I can’t compromise myself because I have to remember that my life, is and always will be a series of trials and challenges. That means that I can’t bring someone on my back while trying to finish a set of challenges. Why not? Because as much as I want to help other people, there’s only one me, if they want to be part of my life then they have to cooperate with me and try to make their life better alongside me.

I know that this may seem to be conflicting with my first rule, but I can forgive someone and not welcome them back in my life. As harsh as that sounds, that’s just how it’s going to be.

Rule #3: Listen To Myself

Most of the time, I get a lot of stuff wrong but when I do I feel completely fine with it if I know that I made that decision. Sometimes I listen to other people so much that I forget to think and listen to myself. That being said, I’ve made a lot of irrational decisions that I made because someone said this and they were so damn convincing that I was so in the moment that I had to say yes, but then when I follow that road down, I regret it because I feel like I robbed myself of an opportunity to get to know myself better, by not giving myself the opportunity to really think about what I really want.

Yes, as cliche as it is, I’m the one living my life and I shouldn’t live other people’s dreams just because they said so.

This rule would also like to include that I should stop reading too much of Thoughtcatalog and EliteDaily, they give a lot of good insight, yes, but I have to always remember that people are different and even though it’s good insight, it may not be what I believe in and that presents a conflict within that makes me second guess my beliefs.

Rule #4: Break Barriers

By this I mean, that I shouldn’t be afraid to try out new things and stray away from the norm. Norms are there to standardize but I am here to break barriers and refuse to be standardized.
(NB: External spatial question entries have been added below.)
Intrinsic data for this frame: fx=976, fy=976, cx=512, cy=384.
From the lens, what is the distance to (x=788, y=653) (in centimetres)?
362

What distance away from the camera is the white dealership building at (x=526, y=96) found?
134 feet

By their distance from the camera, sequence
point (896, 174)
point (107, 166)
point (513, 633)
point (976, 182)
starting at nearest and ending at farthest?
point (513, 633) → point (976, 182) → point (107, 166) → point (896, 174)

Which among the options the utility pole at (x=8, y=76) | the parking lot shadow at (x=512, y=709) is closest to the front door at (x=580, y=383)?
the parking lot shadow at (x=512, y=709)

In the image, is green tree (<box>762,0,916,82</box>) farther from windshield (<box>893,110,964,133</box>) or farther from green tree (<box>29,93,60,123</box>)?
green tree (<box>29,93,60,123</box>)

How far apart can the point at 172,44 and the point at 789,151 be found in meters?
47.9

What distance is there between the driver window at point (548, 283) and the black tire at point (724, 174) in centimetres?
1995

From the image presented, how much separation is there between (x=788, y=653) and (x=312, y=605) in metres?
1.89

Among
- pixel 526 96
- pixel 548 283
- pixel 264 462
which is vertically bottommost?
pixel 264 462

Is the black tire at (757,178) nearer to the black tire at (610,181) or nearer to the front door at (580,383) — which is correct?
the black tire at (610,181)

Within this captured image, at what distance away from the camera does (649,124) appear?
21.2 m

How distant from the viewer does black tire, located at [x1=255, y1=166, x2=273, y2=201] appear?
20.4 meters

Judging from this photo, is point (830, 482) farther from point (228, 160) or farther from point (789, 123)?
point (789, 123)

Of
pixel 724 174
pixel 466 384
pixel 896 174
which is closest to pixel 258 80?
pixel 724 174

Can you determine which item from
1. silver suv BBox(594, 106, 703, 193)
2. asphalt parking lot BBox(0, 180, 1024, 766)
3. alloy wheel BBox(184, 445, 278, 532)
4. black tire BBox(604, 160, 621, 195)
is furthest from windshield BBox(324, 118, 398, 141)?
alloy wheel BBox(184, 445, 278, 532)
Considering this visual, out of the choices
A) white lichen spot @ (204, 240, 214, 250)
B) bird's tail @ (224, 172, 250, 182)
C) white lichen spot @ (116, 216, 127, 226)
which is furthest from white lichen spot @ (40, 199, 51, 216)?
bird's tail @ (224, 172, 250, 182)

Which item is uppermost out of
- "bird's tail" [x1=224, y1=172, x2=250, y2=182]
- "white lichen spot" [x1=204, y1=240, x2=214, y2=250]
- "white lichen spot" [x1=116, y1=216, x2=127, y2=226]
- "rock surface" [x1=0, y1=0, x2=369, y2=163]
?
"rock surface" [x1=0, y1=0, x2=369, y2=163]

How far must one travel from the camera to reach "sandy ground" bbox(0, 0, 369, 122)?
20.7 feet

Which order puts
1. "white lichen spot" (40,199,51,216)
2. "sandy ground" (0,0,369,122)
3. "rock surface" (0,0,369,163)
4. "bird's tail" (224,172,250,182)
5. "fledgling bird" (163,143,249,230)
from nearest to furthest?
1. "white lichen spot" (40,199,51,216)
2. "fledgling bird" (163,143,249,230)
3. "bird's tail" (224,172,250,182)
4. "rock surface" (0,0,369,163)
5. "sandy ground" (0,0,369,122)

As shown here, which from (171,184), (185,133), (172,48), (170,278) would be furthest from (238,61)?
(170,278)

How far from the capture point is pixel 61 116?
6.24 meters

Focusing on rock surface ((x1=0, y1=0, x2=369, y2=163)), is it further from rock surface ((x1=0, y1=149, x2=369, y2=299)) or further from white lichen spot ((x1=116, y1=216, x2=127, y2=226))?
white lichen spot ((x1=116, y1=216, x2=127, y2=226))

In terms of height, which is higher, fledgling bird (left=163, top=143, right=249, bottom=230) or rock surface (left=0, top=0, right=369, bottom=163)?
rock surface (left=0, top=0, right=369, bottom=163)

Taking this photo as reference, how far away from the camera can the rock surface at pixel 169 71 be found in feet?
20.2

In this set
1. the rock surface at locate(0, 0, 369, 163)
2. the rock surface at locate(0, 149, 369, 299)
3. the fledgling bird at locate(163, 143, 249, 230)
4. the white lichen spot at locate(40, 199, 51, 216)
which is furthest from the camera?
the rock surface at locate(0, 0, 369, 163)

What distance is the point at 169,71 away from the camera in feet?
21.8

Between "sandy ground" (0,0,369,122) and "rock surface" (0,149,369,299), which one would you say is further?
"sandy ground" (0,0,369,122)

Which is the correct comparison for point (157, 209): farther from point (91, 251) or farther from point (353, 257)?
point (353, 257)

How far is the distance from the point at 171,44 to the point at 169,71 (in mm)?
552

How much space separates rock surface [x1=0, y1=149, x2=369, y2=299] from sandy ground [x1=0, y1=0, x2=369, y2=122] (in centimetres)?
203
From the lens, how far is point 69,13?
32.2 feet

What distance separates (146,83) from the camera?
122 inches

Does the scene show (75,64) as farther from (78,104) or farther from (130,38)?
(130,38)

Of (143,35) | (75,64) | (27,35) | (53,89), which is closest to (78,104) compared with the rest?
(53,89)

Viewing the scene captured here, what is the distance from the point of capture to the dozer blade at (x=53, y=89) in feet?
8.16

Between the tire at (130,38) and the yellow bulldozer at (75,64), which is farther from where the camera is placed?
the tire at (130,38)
Alexander The Great didn’t get by to making one of the greatest empires by always listening to his advisers, he made it by using his wit and taking risks.

At my age, nothing is set in stone yet and I don’t want to be held back by fear of becoming a pariah, I want to become remarkable and I can’t do that if I don’t take risks and break barriers that were meant to keep me in.


These rules, may seem selfish because it seems to lack the part where I have to help save the world, but I have to make sure that I’m in the right mind to even save the world before I try to.

Now, cheers to this New Year and I hope that there are others who also would like to follow my Rules!